Ian stood silent for a moment. “So you aren’t hiring then?”

“I didn’t say that. I always have room for the right kind of person. But you aren’t it.” Ian stood stunned and she turned to look at me. “What about you? Are you looking for ‘excitement’ too?”

I looked back at her and considered the jumpsuit she was wearing again. It fit her perfectly, obviously custom-tailored and not fabricated. I looked at the datapad she still held and the matching earpiece, both black glass and chrome and again obviously custom made. Then I glanced at the items she had selected from us in trade and carefully packed on the autom still waiting patiently behind her.

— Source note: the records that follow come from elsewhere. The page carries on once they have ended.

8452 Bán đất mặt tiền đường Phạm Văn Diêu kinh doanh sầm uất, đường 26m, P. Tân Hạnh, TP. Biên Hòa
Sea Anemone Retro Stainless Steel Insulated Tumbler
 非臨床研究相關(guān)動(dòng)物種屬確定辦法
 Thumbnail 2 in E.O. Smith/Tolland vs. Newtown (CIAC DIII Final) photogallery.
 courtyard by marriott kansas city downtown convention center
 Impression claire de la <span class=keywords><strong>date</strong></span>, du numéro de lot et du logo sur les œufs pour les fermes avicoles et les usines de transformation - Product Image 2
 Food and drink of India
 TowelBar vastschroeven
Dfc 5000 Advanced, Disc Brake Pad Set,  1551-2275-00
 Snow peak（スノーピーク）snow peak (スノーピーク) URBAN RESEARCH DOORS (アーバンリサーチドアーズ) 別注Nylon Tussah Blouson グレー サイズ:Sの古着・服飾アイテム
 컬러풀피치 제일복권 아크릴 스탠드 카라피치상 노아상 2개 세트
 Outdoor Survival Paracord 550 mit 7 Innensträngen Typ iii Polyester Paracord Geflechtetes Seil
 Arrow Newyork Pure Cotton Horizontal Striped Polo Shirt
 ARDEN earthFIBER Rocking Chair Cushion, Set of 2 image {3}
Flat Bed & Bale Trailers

“I want to learn.” I said. “I want to learn what people want and what they don’t. How to decide what is important to them and what isn’t. And how much to pay them for what they don’t want and how much they will pay me for what they do. I want to learn how to make as much money as I can travelling from world to world so that someday I can have my own ship and my own crew and that I will be the one deciding who I want to travel with me and who I don’t. And I think that the best way to learn that is from you.”

Dalyen regarded me for a moment then extended her hand. “Welcome aboard the Edge.”